Angielska sieć komórkowa działająca w Irlandii przysłała mi wczoraj sms-a. Po polsku.
W sms-ie tym poinformowano mnie o bardzo niskich cenach połączeń telefonicznych do Polski, jakie ta sieć oferuje. Ot, zwykły reklamowy spam, jaki czasami (chociaż baaardzo rzadko) ta sieć rozsyła. Tyle że - tym razem po raz pierwszy po polsku, chociaż mam w tej sieci numer ponad 2 lata.
Oczywiście, zdaję sobie sprawę, że takiego sms-a dostali tylko ci zarejestrowani użytkownicy, których imiona i nazwiska w jednoznaczny sposób wskazują na pochodzenie z Polski.
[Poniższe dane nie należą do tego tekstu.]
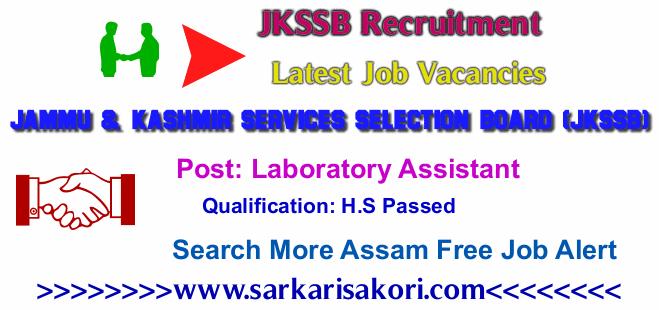 JKSSB Recruitment 2017  Laboratory Assistant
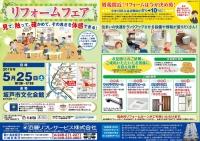 坂戸市文化会館201905025-1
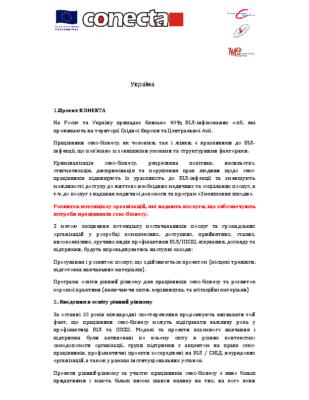 PE Final Report Ukraine (UKR)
Boję się tylko, czego będzie dotyczyła kolejna reklama? W końcu olbrzymia rzesza Polaków w Irlandii - to łakomy kąsek także dla tych, z powodu których ci Polacy wyjechali...
Pomijam już fakt, że kiedy rejestrowałem telefon wyraźnie zastrzegłem, że nie życzę sobie otrzymywać żadnych reklam, ups, tj.: informacji, sms-em, tylko, jeżeli już muszą mi coś wysłać, to tradycyjną pocztą (tak, wiem, przez to miliony drzew idą pod topór, ale telefon który co chwilę informowałby mnie o "niewiarygodnych ofertach" - i tak bardzo szybko skończyłby rozgnieciony obcasem gdzieś na trotuarze...).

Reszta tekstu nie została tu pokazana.